- Opening Delimiter -
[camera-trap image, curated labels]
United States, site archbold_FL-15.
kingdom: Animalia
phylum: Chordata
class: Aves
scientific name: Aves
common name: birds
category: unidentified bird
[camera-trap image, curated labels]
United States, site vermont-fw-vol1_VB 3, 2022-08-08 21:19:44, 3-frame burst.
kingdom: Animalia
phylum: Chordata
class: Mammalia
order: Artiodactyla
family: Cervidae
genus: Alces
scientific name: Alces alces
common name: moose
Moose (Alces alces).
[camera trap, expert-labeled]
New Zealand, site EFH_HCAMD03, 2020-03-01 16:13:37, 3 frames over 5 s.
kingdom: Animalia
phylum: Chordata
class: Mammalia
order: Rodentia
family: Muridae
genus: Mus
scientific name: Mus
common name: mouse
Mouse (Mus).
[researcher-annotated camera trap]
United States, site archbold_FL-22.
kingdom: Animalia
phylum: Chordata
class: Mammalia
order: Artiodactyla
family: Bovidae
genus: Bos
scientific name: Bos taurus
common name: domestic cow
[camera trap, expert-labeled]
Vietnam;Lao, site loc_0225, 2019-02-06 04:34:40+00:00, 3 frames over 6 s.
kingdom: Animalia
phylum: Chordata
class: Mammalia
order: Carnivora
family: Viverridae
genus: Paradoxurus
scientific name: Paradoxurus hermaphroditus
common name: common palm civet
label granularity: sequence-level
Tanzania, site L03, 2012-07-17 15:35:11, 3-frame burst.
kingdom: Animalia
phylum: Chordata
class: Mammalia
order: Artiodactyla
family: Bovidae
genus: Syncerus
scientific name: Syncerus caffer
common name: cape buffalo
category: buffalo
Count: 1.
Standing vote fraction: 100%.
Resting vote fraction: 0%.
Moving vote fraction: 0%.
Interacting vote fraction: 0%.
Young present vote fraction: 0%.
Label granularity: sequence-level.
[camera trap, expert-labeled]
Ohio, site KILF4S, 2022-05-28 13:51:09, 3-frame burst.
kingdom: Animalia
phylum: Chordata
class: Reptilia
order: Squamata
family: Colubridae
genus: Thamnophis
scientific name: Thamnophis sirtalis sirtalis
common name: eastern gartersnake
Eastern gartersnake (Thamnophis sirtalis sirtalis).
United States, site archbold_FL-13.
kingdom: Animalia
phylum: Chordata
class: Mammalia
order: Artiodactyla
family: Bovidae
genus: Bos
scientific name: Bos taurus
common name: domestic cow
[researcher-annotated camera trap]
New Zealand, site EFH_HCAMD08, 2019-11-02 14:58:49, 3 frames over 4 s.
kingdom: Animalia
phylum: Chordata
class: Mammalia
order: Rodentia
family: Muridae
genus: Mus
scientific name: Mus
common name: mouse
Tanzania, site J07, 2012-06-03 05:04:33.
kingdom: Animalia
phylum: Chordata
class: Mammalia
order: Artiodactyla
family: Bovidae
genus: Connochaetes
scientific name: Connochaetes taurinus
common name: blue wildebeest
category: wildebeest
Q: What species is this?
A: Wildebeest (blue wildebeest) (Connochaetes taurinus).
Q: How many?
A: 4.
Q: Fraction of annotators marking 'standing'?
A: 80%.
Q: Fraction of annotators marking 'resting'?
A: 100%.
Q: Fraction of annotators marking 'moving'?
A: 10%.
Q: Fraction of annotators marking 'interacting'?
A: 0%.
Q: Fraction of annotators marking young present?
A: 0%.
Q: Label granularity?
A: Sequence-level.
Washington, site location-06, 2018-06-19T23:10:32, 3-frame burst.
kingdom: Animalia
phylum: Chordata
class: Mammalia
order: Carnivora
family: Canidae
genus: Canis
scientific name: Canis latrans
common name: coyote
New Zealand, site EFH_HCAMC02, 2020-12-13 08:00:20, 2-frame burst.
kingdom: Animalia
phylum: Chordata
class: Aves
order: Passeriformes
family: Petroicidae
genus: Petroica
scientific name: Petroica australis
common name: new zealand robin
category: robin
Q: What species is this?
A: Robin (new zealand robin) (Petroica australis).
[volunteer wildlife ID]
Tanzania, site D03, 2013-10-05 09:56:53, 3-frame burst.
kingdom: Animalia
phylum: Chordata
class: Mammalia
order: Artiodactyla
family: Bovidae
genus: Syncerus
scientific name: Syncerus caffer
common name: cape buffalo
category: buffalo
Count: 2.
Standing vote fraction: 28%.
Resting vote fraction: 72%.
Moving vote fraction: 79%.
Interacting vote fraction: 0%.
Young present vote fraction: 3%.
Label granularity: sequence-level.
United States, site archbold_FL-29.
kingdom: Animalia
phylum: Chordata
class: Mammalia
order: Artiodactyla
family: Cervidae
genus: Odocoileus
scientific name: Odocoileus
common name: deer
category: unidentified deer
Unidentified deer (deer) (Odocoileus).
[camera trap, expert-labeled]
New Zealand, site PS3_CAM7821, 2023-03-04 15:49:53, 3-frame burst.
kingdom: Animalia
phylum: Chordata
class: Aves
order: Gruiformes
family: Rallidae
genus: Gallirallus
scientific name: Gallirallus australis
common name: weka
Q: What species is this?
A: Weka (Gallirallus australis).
- Closing Delimiter -
## [PROBLEM DESCRIPTION]
Every line in the data that holds the string "granularity" should be returned.

## [RESULT]
label granularity: sequence-level
Label granularity: sequence-level.
Q: Label granularity?
Label granularity: sequence-level.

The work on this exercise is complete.